Schreiben Sie den Text über Kryptowährungen nach seinem letzten Satz weiter.

++++ Quelle

Kryptowährungen – keine Blase, sondern ein Schaumbad!

“PHILIPP, HÖR AUF, FUD ZU VERBREITEN!” höre ich einige rufen. Darum geht es mir jedoch nicht. Ich bin mir sicher, dass der Wert des Altcoin-Ökosystems noch steigen wird. Es wird weiterhin gute Initial Coin Offerings geben und auch Bitcoin hat noch eine Menge Potential.

Mein Ziel ist eher eine gewisse Sensibilisierung: Auch wenn es beim Investment um Profit geht, sollte man von Projekten, die nichts anderes als Profit versprechen, die also kein wirkliches Problem lösen, die Finger lassen. Und derartige Projekte gibt es im Bereich der Kryptowährungen viele!

++++++++
++++ Gegebene Daten

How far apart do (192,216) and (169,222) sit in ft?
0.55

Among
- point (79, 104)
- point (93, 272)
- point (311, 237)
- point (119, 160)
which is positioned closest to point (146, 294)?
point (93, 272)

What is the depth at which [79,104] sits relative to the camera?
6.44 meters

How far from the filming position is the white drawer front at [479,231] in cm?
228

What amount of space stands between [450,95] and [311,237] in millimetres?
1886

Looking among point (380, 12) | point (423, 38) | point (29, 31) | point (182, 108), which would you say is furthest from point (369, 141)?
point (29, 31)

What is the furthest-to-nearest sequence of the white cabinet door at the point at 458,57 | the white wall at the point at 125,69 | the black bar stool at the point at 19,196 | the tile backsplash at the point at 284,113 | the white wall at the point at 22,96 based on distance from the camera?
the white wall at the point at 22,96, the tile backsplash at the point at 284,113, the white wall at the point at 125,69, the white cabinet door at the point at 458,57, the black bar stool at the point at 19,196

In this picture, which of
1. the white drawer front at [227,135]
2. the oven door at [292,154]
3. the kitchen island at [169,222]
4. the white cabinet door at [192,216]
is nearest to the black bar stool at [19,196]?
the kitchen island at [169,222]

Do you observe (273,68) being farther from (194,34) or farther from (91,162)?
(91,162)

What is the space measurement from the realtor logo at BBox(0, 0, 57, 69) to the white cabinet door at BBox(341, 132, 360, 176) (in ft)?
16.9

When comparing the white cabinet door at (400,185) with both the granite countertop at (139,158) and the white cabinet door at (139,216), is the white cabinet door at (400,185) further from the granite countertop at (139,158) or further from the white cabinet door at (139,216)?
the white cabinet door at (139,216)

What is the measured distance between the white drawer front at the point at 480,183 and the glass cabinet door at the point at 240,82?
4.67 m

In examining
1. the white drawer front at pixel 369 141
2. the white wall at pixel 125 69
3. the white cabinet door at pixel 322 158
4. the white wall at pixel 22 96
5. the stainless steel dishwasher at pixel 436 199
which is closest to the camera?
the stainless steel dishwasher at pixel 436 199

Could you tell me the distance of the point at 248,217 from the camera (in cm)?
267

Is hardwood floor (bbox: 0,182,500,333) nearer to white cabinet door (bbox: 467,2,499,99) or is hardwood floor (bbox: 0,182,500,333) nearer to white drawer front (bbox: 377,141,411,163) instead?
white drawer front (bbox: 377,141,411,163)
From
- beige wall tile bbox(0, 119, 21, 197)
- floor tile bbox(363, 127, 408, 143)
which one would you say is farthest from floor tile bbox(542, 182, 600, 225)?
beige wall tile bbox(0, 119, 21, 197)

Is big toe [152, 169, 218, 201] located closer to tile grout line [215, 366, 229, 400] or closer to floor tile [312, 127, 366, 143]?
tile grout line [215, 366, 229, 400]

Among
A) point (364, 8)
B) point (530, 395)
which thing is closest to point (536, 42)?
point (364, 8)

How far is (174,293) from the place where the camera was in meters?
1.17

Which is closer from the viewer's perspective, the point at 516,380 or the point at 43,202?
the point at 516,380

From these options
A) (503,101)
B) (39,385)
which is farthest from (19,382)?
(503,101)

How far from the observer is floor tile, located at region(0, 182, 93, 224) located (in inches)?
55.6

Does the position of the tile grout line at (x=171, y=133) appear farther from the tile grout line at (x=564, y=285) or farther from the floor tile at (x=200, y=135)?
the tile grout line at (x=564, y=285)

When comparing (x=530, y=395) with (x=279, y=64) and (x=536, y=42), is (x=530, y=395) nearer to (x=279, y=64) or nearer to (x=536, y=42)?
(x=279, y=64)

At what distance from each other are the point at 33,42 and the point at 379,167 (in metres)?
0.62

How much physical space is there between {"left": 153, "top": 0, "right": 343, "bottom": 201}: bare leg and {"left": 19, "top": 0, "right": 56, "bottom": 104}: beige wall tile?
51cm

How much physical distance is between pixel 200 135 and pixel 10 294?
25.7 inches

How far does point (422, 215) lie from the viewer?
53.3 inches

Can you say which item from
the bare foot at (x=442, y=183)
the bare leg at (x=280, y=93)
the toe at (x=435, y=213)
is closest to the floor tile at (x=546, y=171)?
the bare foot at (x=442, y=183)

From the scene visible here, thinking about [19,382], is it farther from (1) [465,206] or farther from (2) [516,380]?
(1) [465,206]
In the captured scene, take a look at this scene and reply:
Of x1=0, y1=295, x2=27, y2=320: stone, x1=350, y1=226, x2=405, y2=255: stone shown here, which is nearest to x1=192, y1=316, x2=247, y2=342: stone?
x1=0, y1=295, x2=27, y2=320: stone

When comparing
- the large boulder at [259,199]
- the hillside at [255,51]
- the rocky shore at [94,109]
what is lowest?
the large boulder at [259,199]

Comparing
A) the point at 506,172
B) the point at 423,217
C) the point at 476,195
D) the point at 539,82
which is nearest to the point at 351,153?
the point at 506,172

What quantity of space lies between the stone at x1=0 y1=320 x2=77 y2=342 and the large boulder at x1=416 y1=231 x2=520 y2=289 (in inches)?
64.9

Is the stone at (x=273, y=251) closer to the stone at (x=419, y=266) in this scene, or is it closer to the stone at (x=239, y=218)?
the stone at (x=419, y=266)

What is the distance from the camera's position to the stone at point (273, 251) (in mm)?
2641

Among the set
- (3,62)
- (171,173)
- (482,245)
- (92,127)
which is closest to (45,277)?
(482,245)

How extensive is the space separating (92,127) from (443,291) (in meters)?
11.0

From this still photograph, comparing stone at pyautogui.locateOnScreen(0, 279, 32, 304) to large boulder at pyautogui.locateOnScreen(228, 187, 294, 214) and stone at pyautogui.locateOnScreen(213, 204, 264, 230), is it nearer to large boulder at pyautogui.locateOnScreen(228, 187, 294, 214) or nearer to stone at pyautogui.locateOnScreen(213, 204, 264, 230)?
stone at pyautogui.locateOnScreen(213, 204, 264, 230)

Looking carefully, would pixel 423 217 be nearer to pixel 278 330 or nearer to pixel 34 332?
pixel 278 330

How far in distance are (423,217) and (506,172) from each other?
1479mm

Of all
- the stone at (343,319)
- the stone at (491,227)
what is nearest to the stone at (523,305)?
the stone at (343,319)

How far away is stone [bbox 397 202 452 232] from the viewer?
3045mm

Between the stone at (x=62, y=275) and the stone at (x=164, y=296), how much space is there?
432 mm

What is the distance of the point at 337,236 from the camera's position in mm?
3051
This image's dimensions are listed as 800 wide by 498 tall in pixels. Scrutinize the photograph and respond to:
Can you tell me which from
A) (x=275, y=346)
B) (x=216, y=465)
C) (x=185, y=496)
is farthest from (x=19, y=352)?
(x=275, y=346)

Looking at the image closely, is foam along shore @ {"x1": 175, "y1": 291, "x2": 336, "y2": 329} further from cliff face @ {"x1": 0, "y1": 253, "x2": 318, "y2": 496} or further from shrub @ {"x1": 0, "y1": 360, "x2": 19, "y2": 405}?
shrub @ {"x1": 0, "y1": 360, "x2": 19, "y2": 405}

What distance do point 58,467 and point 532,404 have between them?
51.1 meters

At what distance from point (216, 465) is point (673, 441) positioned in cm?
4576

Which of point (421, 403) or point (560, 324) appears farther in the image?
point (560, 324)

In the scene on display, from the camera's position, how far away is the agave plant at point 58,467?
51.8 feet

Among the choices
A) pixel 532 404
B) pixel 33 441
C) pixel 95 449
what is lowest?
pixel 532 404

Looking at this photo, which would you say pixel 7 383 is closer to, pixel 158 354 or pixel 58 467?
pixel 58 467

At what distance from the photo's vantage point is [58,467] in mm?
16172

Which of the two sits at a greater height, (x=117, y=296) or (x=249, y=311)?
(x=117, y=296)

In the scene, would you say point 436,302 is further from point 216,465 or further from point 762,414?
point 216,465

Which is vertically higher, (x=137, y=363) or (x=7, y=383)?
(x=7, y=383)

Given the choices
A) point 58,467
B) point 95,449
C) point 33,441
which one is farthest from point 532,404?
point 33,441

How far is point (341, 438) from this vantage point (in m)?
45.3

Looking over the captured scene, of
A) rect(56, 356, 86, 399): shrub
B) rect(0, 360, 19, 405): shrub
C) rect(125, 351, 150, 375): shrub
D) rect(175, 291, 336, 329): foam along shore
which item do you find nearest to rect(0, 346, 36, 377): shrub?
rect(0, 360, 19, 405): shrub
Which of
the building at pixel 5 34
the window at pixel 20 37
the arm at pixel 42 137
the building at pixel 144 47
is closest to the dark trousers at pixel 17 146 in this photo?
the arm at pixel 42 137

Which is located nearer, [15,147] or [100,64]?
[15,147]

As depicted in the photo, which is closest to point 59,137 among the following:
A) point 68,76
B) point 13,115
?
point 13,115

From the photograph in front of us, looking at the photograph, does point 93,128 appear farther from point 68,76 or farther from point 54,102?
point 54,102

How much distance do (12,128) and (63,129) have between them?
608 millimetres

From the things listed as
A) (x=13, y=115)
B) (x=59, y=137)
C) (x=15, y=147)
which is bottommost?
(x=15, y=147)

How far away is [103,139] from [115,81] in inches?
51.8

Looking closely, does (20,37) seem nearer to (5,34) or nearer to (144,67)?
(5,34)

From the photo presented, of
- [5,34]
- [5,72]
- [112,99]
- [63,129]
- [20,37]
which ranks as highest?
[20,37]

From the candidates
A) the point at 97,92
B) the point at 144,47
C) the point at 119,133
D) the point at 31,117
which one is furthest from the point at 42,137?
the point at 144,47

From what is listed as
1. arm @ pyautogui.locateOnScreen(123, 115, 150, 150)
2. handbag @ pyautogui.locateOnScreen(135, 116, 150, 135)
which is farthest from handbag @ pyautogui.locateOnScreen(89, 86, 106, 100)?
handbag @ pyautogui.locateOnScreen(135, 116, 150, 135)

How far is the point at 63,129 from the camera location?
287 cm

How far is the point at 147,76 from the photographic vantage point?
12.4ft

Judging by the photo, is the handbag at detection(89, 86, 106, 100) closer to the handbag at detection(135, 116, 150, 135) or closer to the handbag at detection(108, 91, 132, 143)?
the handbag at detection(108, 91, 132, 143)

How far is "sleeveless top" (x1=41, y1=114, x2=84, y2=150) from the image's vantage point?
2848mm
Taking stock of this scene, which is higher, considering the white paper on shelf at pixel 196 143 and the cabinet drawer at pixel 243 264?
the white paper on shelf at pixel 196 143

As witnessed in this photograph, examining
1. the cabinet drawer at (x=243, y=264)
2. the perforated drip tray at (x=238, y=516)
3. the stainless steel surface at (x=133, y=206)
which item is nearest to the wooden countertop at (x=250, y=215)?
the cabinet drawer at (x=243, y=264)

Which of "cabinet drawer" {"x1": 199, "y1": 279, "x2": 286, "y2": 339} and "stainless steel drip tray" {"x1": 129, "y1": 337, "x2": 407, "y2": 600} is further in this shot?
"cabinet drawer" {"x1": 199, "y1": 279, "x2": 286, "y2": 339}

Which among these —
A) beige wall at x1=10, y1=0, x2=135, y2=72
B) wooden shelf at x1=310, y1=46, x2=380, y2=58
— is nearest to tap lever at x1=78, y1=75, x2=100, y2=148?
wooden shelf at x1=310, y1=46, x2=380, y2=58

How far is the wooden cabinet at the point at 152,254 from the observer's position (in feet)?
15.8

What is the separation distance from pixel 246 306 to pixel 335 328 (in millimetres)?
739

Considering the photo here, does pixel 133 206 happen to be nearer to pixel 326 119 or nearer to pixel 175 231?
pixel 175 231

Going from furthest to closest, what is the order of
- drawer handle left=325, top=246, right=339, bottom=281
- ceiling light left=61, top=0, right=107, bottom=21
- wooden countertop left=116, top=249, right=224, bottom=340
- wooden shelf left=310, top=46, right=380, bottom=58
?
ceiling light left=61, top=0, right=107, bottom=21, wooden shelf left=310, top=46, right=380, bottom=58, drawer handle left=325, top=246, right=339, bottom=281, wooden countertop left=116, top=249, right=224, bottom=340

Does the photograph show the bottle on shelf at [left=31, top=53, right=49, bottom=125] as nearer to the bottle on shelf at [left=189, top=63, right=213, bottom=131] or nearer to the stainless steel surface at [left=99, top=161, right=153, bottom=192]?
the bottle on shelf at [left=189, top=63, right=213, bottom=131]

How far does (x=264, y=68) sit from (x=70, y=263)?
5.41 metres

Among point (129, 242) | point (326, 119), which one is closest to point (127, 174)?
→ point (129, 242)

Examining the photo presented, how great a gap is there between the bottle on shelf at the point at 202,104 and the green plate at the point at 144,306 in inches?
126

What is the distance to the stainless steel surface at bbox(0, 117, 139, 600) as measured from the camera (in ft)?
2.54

++++++++

* Lösung folgt:
Ist also die Welt der Kryptowährungen eine einzige Blase? Nein – sie ist ein Schaumbad. Das klingt nach einem unglaublich negativen Statement, jedoch meine ich das eher positiv: Mit über tausend Kryptowährungen und Token, die man auf verschiedensten Exchanges kaufen kann, und ständig neuen Initial Coin Offerings, in die man Geld investieren kann, muss einem klar sein, dass es immer wieder auch Blasen geben wird.

In der Hinsicht sind Kryptowährungen ein Konglomerat mit vielen Blasen – ähnlich einem Schaumbad. Doch wie ein Schaumbad auch nicht durch das Zerplatzen einzelner, gegebenenfalls sogar großer Blasen verschwindet, wird auch die Welt der Kryptowährungen nicht durch diese Blasen verschwinden!